Detective Dee and the Mystery of the Phantom Flame
Dialogue most foul
It was exposition that killed 'Detective Dee,' my dear Watson
Detective Dee and the Mystery of the Phantom Flame Indomina Releasing
Director: Hark Tsui
Screenplay: Kuo-fu Chen
Starring: Andy Lau, Bingbing Li, Carina Lau, Tony Leung Ka Fai and Chao Deng
Rated PG-13 / 1 hour, 59 minutes
Now playing in limited release
(out of four)
Detective Dee and the Mystery of the Phantom Flame would be a lot of fun if it weren't so damn
boring. The title itself sounds like it could be the name of the next Indiana Jones movie. The plot
involves conspiracy, sedition, political intrigue, underground revolutionaries, assassins, and
human beings spontaneously bursting into flames.
Yes, that sounds like a good time. And it might have been, had its characters not spent most of
their time explaining the plot, then re-explaining it, then arguing about it, then speculating on it,
then re-explaining it for a third time. And suddenly a film that should have been effortlessly
enjoyable instead becomes a persistent distraction to itself, bogged down in relentlessly tedious
Which isn't to say it doesn't have its moments - it does. But that only makes everything else all
the more disappointing. You keep thinking It might pick up some momentum if only it would
stop yapping for a few minutes.
There are certain movies, and certain times in movies, where exposition is (and must be) a
substantive part of the proceedings. I suppose you could make that argument in this case, but
there is a limit, and Detective Dee far surpasses it. One character explaining his dastardly deeds
to another in full detail (in the process revealing the loophole that will allow his plans to be
thwarted) rarely makes for effective cinema.
The curious thing is, the set-up for the film's many setpieces is sometimes great. It's the payoff
that's disappointing, as the characters quack-quack-quack their way through needless dialogue
instead of just getting on with it.
The best scene of dialogue - and probably the funniest
scene in the film - involves two characters trying to hide what they're saying from a third
character. They force him to read something - as loudly as possible - as they talk in secret,
unaware that a fourth character is attempting to eavesdrop.
It's a perfectly staged sequence, but for so much of the rest of the movie, I found myself wishing
I were in the position of that third character - blissfully unaware of the tedium taking place just a
few yards away. If only something could've drowned out 50 percent of the film's dialogue, I
would have been a much happier viewer.
Detective Dee takes place in the late 7th Century during the Tang Dynasty in the days leading up
to the coronation of the Empress, Wu Zetian (Carina Lau).
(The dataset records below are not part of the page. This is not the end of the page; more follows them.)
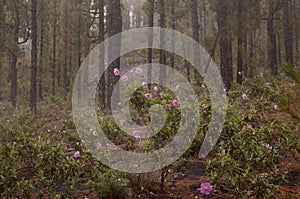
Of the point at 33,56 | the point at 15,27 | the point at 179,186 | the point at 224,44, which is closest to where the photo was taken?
the point at 179,186

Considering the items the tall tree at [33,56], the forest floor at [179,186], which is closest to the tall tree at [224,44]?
the forest floor at [179,186]

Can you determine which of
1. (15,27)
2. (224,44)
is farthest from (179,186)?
(15,27)

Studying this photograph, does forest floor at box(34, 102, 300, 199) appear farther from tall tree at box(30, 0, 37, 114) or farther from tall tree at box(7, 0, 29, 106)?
tall tree at box(7, 0, 29, 106)

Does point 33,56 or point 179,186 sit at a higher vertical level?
point 33,56

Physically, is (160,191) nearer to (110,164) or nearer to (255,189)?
(110,164)

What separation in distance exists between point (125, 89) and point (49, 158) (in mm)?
1097

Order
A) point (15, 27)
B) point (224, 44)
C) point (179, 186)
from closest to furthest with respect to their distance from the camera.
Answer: point (179, 186)
point (224, 44)
point (15, 27)

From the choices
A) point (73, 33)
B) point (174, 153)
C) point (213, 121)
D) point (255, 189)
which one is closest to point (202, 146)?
point (213, 121)

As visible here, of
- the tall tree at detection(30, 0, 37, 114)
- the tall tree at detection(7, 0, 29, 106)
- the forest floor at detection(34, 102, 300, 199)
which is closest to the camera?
the forest floor at detection(34, 102, 300, 199)

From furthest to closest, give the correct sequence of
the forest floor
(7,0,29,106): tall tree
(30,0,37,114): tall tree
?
1. (7,0,29,106): tall tree
2. (30,0,37,114): tall tree
3. the forest floor

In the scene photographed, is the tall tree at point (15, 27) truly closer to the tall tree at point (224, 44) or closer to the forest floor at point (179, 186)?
the tall tree at point (224, 44)

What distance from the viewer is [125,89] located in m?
3.42

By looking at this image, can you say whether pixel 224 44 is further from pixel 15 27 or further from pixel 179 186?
pixel 15 27

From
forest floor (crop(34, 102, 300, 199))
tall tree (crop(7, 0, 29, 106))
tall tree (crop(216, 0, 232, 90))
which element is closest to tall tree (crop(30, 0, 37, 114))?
Result: tall tree (crop(7, 0, 29, 106))
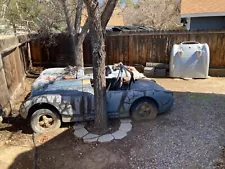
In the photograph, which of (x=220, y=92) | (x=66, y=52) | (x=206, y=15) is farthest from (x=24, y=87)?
(x=206, y=15)

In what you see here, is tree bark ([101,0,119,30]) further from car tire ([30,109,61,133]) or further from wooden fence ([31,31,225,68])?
wooden fence ([31,31,225,68])

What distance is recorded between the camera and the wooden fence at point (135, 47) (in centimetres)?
785

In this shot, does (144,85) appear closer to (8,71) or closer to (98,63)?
(98,63)

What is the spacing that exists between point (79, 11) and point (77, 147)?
4853mm

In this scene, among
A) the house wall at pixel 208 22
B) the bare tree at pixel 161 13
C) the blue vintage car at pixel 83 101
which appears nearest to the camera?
the blue vintage car at pixel 83 101

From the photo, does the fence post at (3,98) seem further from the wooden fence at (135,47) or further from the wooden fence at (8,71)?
the wooden fence at (135,47)

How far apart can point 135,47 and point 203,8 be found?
12.3ft

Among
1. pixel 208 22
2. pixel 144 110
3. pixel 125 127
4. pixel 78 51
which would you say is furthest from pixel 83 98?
pixel 208 22

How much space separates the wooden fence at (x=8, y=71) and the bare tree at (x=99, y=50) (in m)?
2.26

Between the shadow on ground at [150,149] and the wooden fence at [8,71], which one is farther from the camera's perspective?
the wooden fence at [8,71]

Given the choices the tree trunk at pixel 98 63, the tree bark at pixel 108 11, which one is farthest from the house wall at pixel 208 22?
the tree trunk at pixel 98 63

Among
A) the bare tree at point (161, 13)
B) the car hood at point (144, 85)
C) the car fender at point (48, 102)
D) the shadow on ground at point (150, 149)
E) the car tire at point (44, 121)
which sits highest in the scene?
the bare tree at point (161, 13)

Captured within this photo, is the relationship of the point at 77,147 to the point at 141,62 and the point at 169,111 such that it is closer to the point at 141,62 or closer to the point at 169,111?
the point at 169,111

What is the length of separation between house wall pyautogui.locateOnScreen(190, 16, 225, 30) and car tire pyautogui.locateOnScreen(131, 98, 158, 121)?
6.72 meters
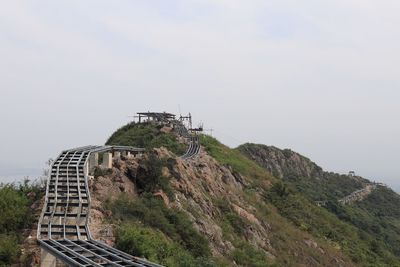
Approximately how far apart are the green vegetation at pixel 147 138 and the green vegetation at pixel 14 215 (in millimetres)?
25675

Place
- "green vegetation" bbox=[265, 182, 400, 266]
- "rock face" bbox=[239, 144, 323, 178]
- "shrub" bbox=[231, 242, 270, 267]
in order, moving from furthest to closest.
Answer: "rock face" bbox=[239, 144, 323, 178]
"green vegetation" bbox=[265, 182, 400, 266]
"shrub" bbox=[231, 242, 270, 267]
She first rose to power eight years
previously, and imprisoned those who spoke out against her - including the titular detective
But strange things are afoot, what with the spontaneous combustion and all, so the Empress
enlists Dee's help to get to the bottom of the mystery. But, Dee being a natural adversary, the
Empress can't simply leave him to his own devices, so she has her personal assistant Shangguan
(Bingbing Li) - not only a loyal servant but a brilliant martial artist - accompany Dee throughout
the investigation. To keep an eye on him.
The film's great potential shows itself during a fantastic sequence early in Dee and Shangguan's
uneasy partnership. We're not sure whether it's meant to be a seduction scene, an assassination
scene, an interrogation scene, or all three at once. The sequence only gets more complicated and
more entertaining - and it seemed to me the film had finally found its rhythm and its tone.
Alas, its unevenness persisted. Part of that has to do with its seeming discomfort with the
comedic elements of the plot. It never seems to get a grasp on when it's supposed to be funny, or
even whether it wants to be funny at all.
Films like this - blending wuxia, comedy, pulp mystery and other elements - tend to have a
certain M.O. They either make for magnificent spectacle, or muddled sensory overload. The
failure of Detective Dee is unusual in that it's not overwhelming, or too over-the-top, or too
convoluted. It's not that there's too much - in fact, there's too little. And it's not that it's too
wild and chaotic - on the contrary, it's far too controlled (read: talky) for its own good.